**The task:** Format the stretch of material from the line containing "What is the measurable distance" through the end of the material as a two-column CSV headed text and answer. Use one row for each answer, put each field in quotes with its line breaks turned into spaces, and leave out the pictures.

**Input rows:**

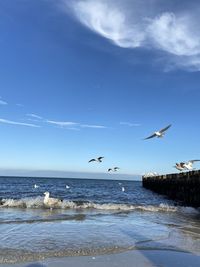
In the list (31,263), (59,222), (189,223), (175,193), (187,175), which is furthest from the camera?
(175,193)

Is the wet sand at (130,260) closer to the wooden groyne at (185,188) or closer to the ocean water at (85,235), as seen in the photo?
the ocean water at (85,235)

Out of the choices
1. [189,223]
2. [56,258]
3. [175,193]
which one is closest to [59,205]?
[189,223]

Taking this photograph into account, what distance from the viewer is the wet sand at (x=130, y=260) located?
8914 mm

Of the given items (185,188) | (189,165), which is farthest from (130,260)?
(185,188)

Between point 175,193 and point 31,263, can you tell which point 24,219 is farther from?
point 175,193

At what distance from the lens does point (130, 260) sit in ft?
30.8

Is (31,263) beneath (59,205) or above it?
beneath

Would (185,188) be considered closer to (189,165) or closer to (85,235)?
(189,165)

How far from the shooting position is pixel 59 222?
15.3m

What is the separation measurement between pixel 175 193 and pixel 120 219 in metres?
21.2

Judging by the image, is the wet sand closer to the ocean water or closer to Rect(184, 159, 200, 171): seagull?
the ocean water

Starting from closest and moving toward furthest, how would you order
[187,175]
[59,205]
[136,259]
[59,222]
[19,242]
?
[136,259] < [19,242] < [59,222] < [59,205] < [187,175]

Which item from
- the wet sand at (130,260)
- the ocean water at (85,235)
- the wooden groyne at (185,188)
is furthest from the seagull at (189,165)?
the wet sand at (130,260)

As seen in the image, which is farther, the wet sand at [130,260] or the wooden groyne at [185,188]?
the wooden groyne at [185,188]
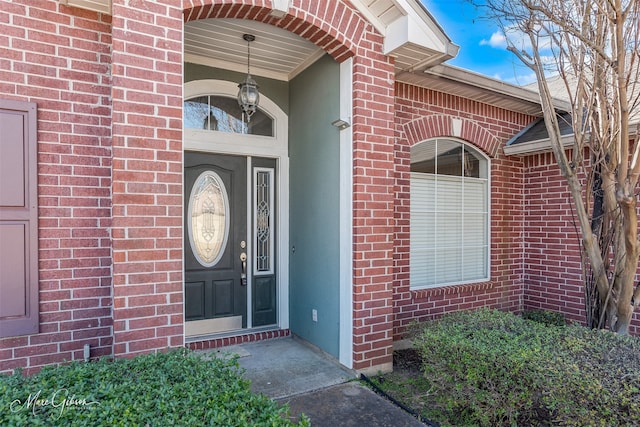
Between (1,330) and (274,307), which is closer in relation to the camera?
(1,330)

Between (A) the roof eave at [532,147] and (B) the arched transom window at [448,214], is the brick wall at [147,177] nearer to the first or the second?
(B) the arched transom window at [448,214]

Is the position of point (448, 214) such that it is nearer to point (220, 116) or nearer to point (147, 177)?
point (220, 116)

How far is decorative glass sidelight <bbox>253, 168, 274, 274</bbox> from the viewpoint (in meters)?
5.05

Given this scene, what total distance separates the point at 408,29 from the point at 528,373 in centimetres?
321

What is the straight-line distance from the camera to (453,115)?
17.6ft

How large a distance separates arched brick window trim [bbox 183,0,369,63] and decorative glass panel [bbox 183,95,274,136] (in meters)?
1.44

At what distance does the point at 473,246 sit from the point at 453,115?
1977 mm

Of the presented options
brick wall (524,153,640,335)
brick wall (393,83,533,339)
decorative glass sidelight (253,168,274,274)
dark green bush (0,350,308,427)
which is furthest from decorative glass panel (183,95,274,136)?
brick wall (524,153,640,335)

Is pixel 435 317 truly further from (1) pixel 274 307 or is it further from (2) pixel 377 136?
(2) pixel 377 136

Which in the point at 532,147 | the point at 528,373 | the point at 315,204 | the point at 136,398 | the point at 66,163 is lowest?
the point at 528,373

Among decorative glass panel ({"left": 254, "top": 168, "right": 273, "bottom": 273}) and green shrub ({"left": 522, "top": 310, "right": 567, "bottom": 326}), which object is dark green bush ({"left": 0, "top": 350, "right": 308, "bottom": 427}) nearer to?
decorative glass panel ({"left": 254, "top": 168, "right": 273, "bottom": 273})

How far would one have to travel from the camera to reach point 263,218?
511cm

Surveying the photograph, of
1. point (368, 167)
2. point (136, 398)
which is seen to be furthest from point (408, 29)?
point (136, 398)

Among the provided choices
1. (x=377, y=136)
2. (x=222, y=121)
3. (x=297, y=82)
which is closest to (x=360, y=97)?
(x=377, y=136)
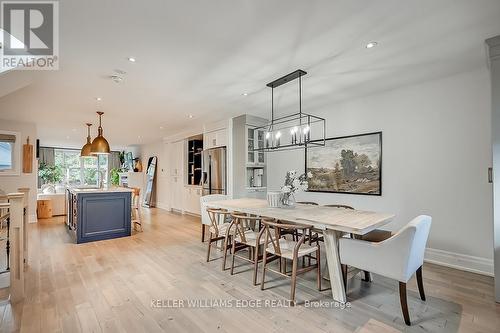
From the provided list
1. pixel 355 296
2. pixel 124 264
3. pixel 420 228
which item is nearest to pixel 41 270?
pixel 124 264

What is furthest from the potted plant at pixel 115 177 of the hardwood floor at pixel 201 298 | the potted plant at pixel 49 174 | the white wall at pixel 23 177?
the hardwood floor at pixel 201 298

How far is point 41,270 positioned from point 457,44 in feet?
17.8

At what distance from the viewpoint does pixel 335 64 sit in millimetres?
2756

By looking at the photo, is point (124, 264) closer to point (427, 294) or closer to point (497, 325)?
point (427, 294)

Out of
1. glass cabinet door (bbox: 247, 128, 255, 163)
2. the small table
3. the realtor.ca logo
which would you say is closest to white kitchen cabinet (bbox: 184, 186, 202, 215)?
glass cabinet door (bbox: 247, 128, 255, 163)

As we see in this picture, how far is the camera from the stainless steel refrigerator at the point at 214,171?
5.52 m

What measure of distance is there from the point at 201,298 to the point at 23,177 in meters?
6.14

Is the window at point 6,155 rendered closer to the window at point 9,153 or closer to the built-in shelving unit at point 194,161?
the window at point 9,153

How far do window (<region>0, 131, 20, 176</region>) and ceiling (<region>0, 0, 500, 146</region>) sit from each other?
1.96 metres

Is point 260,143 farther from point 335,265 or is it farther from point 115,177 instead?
point 115,177

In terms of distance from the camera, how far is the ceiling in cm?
183

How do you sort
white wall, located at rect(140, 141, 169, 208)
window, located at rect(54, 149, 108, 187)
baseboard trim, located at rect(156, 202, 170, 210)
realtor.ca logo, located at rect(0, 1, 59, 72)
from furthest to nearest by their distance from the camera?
window, located at rect(54, 149, 108, 187) → white wall, located at rect(140, 141, 169, 208) → baseboard trim, located at rect(156, 202, 170, 210) → realtor.ca logo, located at rect(0, 1, 59, 72)

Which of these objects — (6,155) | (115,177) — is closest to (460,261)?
(6,155)

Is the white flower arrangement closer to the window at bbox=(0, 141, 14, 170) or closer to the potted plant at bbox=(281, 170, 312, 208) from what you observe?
the potted plant at bbox=(281, 170, 312, 208)
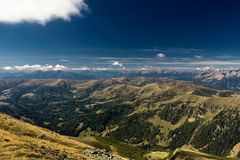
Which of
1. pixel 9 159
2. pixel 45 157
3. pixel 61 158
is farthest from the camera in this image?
pixel 61 158

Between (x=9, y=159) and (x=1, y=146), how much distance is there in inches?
635

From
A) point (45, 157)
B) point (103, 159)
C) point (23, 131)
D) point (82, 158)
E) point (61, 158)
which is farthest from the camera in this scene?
point (23, 131)

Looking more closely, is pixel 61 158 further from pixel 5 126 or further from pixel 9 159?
pixel 5 126

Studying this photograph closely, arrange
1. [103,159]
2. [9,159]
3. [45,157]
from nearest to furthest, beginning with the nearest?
[9,159] → [45,157] → [103,159]

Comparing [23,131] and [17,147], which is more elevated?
[17,147]

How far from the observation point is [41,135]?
198 m

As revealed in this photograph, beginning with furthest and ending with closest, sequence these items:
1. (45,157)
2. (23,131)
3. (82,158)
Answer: (23,131), (82,158), (45,157)

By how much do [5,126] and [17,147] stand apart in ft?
345

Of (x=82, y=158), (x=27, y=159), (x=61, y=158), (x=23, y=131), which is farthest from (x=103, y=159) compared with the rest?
(x=23, y=131)

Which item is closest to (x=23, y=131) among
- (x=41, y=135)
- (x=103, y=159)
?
(x=41, y=135)

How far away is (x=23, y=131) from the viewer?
192500 millimetres

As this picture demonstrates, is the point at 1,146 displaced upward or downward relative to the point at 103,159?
upward

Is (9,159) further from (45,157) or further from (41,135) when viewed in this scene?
(41,135)

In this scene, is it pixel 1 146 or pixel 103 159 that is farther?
pixel 103 159
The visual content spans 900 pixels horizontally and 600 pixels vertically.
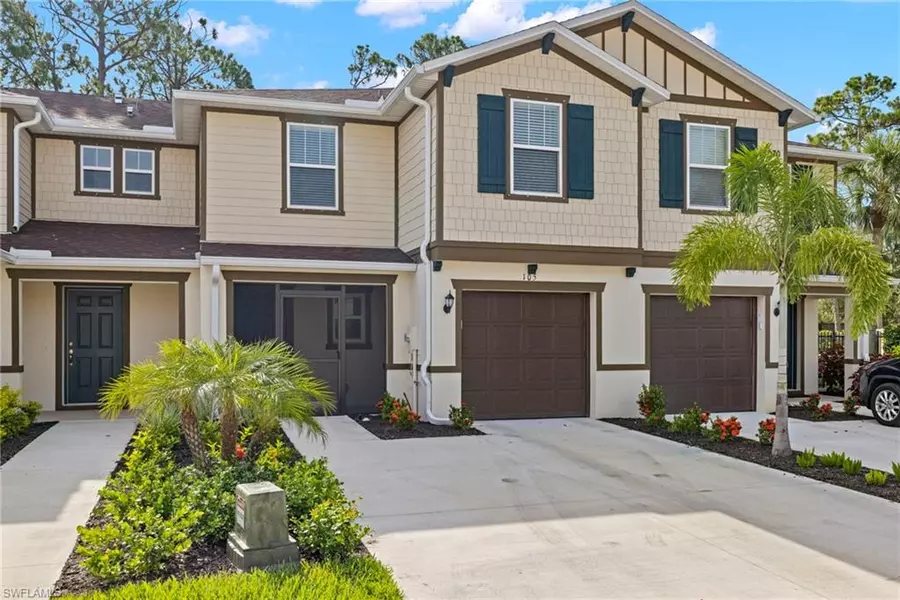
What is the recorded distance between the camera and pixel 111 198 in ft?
44.0

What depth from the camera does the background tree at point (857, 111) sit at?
27.0 m

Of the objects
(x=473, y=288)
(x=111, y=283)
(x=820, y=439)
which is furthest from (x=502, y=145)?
(x=111, y=283)

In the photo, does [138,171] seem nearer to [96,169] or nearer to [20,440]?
[96,169]

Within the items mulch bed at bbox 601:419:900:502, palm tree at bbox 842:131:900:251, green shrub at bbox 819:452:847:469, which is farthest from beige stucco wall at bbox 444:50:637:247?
palm tree at bbox 842:131:900:251

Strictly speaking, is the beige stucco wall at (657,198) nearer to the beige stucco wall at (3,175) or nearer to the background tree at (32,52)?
the beige stucco wall at (3,175)

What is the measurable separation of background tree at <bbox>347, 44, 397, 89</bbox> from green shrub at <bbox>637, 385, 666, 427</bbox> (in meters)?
21.2

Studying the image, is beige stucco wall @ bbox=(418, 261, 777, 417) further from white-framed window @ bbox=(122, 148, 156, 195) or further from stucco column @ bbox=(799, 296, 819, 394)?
white-framed window @ bbox=(122, 148, 156, 195)

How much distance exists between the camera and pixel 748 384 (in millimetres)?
13203

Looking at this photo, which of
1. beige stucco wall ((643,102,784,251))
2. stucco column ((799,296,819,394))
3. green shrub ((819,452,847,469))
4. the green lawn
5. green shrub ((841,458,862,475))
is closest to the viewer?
the green lawn

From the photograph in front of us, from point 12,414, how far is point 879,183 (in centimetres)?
1762

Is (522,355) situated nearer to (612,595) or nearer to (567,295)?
(567,295)

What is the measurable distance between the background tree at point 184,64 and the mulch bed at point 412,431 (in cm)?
2028

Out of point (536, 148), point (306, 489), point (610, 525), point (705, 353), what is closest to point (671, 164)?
point (536, 148)

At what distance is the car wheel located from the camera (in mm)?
11602
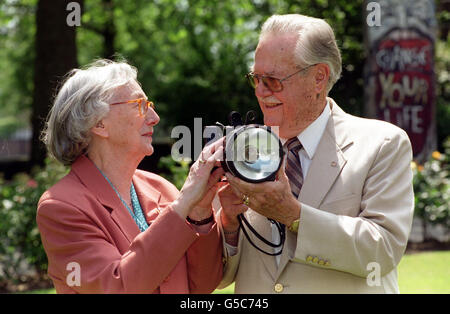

**Answer to the task:**
text,answer
"What is the measurable distance between the background tree at point 184,64 and the mulch bed at point 412,431 (in cm)?","2028"
"Out of point (536, 148), point (306, 489), point (610, 525), point (705, 353), what is closest to point (671, 164)?","point (536, 148)"
"At what distance is the car wheel located from the camera (in mm)?","11602"